=== Collected data ===
%%

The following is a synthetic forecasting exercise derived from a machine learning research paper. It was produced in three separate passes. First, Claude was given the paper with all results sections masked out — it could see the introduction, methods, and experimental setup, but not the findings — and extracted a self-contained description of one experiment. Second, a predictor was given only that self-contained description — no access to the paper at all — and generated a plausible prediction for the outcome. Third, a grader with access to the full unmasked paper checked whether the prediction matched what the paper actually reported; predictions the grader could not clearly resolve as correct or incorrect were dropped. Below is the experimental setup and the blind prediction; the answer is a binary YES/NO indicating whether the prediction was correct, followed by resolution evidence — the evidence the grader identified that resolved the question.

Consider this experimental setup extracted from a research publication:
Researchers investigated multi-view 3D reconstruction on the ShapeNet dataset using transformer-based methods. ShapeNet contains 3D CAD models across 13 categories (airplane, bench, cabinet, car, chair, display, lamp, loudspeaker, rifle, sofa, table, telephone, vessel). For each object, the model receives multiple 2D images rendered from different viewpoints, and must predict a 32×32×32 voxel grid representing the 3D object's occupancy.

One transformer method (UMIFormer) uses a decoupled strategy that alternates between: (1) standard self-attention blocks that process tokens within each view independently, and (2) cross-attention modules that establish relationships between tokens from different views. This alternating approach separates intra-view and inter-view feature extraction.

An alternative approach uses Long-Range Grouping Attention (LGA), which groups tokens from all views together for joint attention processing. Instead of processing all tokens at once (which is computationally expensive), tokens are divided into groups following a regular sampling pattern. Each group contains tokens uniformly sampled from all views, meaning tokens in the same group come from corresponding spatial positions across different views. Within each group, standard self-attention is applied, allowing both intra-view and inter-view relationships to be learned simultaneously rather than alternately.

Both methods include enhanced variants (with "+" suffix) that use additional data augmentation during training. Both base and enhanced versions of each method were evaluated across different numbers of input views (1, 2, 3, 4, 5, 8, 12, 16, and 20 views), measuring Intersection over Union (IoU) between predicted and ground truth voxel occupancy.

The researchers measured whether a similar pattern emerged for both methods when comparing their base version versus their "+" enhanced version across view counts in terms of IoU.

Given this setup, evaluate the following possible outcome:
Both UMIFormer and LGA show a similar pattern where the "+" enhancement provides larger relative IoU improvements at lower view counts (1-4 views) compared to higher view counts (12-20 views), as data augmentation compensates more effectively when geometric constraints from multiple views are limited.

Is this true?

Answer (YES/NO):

%%

=== Problem details ===
Reproduce the data exactly, altering nothing.

=== Written response ===
The following is a synthetic forecasting exercise derived from a machine learning research paper. It was produced in three separate passes. First, Claude was given the paper with all results sections masked out — it could see the introduction, methods, and experimental setup, but not the findings — and extracted a self-contained description of one experiment. Second, a predictor was given only that self-contained description — no access to the paper at all — and generated a plausible prediction for the outcome. Third, a grader with access to the full unmasked paper checked whether the prediction matched what the paper actually reported; predictions the grader could not clearly resolve as correct or incorrect were dropped. Below is the experimental setup and the blind prediction; the answer is a binary YES/NO indicating whether the prediction was correct, followed by resolution evidence — the evidence the grader identified that resolved the question.

Consider this experimental setup extracted from a research publication:
Researchers investigated multi-view 3D reconstruction on the ShapeNet dataset using transformer-based methods. ShapeNet contains 3D CAD models across 13 categories (airplane, bench, cabinet, car, chair, display, lamp, loudspeaker, rifle, sofa, table, telephone, vessel). For each object, the model receives multiple 2D images rendered from different viewpoints, and must predict a 32×32×32 voxel grid representing the 3D object's occupancy.

One transformer method (UMIFormer) uses a decoupled strategy that alternates between: (1) standard self-attention blocks that process tokens within each view independently, and (2) cross-attention modules that establish relationships between tokens from different views. This alternating approach separates intra-view and inter-view feature extraction.

An alternative approach uses Long-Range Grouping Attention (LGA), which groups tokens from all views together for joint attention processing. Instead of processing all tokens at once (which is computationally expensive), tokens are divided into groups following a regular sampling pattern. Each group contains tokens uniformly sampled from all views, meaning tokens in the same group come from corresponding spatial positions across different views. Within each group, standard self-attention is applied, allowing both intra-view and inter-view relationships to be learned simultaneously rather than alternately.

Both methods include enhanced variants (with "+" suffix) that use additional data augmentation during training. Both base and enhanced versions of each method were evaluated across different numbers of input views (1, 2, 3, 4, 5, 8, 12, 16, and 20 views), measuring Intersection over Union (IoU) between predicted and ground truth voxel occupancy.

The researchers measured whether a similar pattern emerged for both methods when comparing their base version versus their "+" enhanced version across view counts in terms of IoU.

Given this setup, evaluate the following possible outcome:
Both UMIFormer and LGA show a similar pattern where the "+" enhancement provides larger relative IoU improvements at lower view counts (1-4 views) compared to higher view counts (12-20 views), as data augmentation compensates more effectively when geometric constraints from multiple views are limited.

Is this true?

Answer (YES/NO):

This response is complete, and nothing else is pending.